Kurt G. Harris MD said...
My typing fingers are getting sore, so I'll have to keep it short "low carb eating does lead to a disruption of this process in obese especially, but also in normal lean subjects." perhaps exacerbation, don't agree with "leads to" - not convinced it is worse than the alternative of hyperlgycemia if they have metsyn "T2's controlling their diabetes through VLC dieting are likely masking their hyperglycemia by keeping dietary carb low." Not masking. Not having it is not masking. "In the long term there are definite consequences attributed solely to high fatty acid concentrations that should not, IMO, be ignored." I don't agree that they are as definite or as dire as what we know are the consequences of hyperglycemia. If I were as snarky as Peter I would say that that explains why Dr.
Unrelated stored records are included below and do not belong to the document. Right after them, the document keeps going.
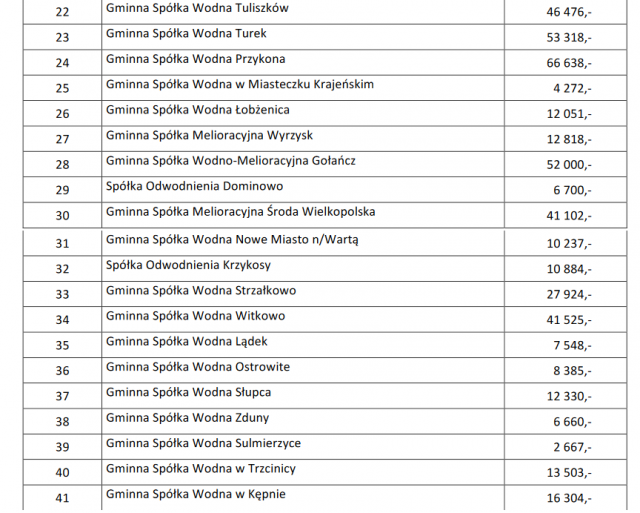 | 22 | Gminna Spółka Wodna Tuliszków | 46 476,- |
|---|---|---|
| 23 | Gminna Spółka Wodna Turek | 53 318,- |
| 24 | Gminna Spółka Wodna Przykona | 66 638,- |
| 25 | Gminna Spółka Wodna w Miasteczku Krajeńskim | 4 272,- |
| 26 | Gminna Spółka Wodna Łobżenica | 12 051,- |
| 27 | Gminna Spółka Melioracyjna Wyrzysk | 12 818,- |
| 28 | Gminna Spółka Wodno-Melioracyjna Gołańcz | 52 000,- |
| 29 | Spółka Odwodnienia Dominowo | 6 700,- |
| 30 | Gminna Spółka Melioracyjna Środa Wielkopolska | 41 102,- |
| 31 | Gminna Spółka Wodna Nowe Miasto n/Wartą | 10 237,- |
| 32 | Spółka Odwodnienia Krzykosy | 10 884,- |
| 33 | Gminna Spółka Wodna Strzałkowo | 27 924,- |
| 34 | Gminna Spółka Wodna Witkowo | 41 525,- |
| 35 | Gminna Spółka Wodna Lądek | 7 548,- |
| 36 | Gminna Spółka Wodna Ostrowite | 8 385,- |
| 37 | Gminna Spółka Wodna Słupca | 12 330,- |
| 38 | Gminna Spółka Wodna Zduny | 6 660,- |
| 39 | Gminna Spółka Wodna Sulmierzyce | 2 667,- |
| 40 | Gminna Spółka Wodna w Trzcinicy | 13 503,- |
| 41 | Gminna Spółka Wodna w Kępnie | 16 304,- |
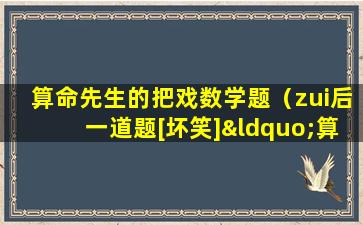 算命先生的把戏数学题（zui后一道题[坏笑]&ldquo;算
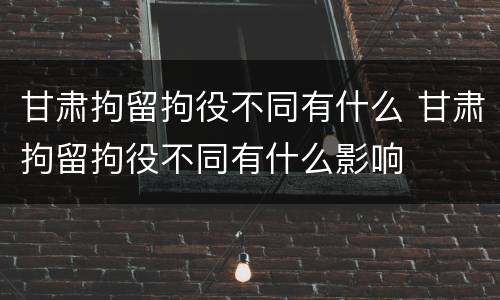 甘肃拘留拘役不同有什么 甘肃拘留拘役不同有什么影响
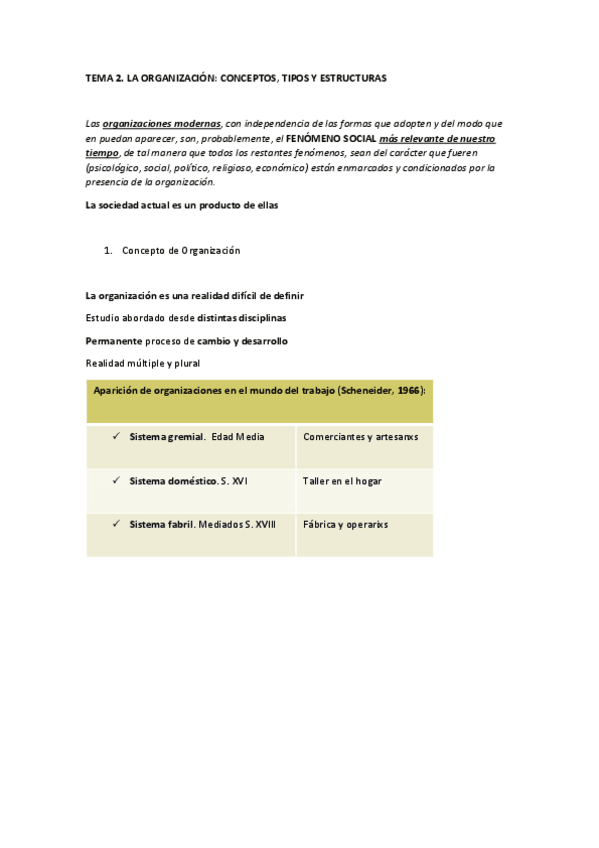 TEMA 2. LA ORGANIZACIÓN: CONCEPTOS, TIPOS Y ESTRUCTURAS

Las organizaciones modernas, con independencia de las formas que adopten y del modo que en puedan aparecer, son, probablemente, el FENÓMENO SOCIAL más relevante de nuestro tiempo, de tal manera que todos los restantes fenómenos, sean del carácter que fueren (psicológico, social, político, religioso, económico) están enmarcados y condicionados por la presencia de la organización.

La sociedad actual es un producto de ellas

1. Concepto de Organización

La organización es una realidad difícil de definir

Estudio abordado desde distintas disciplinas

Permanente proceso de cambio y desarrollo

Realidad múltiple y plural

| Aparición de organizaciones en el mundo del trabajo (Scheneider, 1966): | |
|---|---|
| ✓ Sistema gremial. Edad Media | Comerciantes y artesanxs |
| ✓ Sistema doméstico. S. XVI | Taller en el hogar |
| ✓ Sistema fabril. Mediados S. XVIII | Fábrica y operarixs |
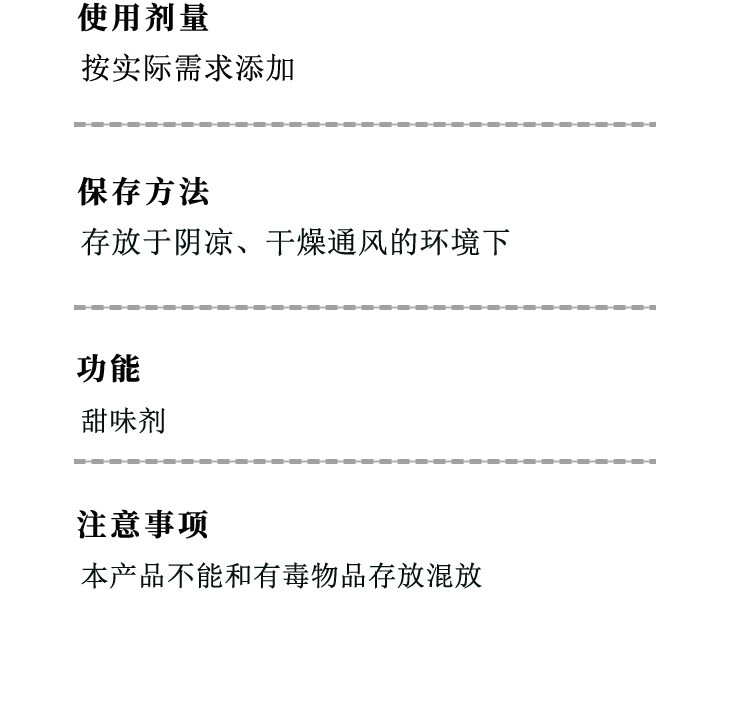 使用剂量

按实际需求添加

保存方法

存放于阴凉、干燥通风的环境下

功能

甜味剂

注意事项

本产品不能和有毒物品存放混放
Bernstein has killed so many type IIs with his diet : ) I had a friend with fasting BG of 185 who went down to 118 and lost 40 lbs on VLC and I am supposed to worry about his NEFAs? There reason drug studies of glycemic control increase mortality is because they are doing it with DRUGs, including our friend insulin. I am aware of zero clinical studies that show increased death or morbidity due to elevated NEFA in diabetics on VLC. I would like to see them if you have them, maybe I just haven't seen them yet. OTOH we know how bad hyperglycemia is. Thanks for the conversation. I need to go work on my "FH and lipid hypothesis post".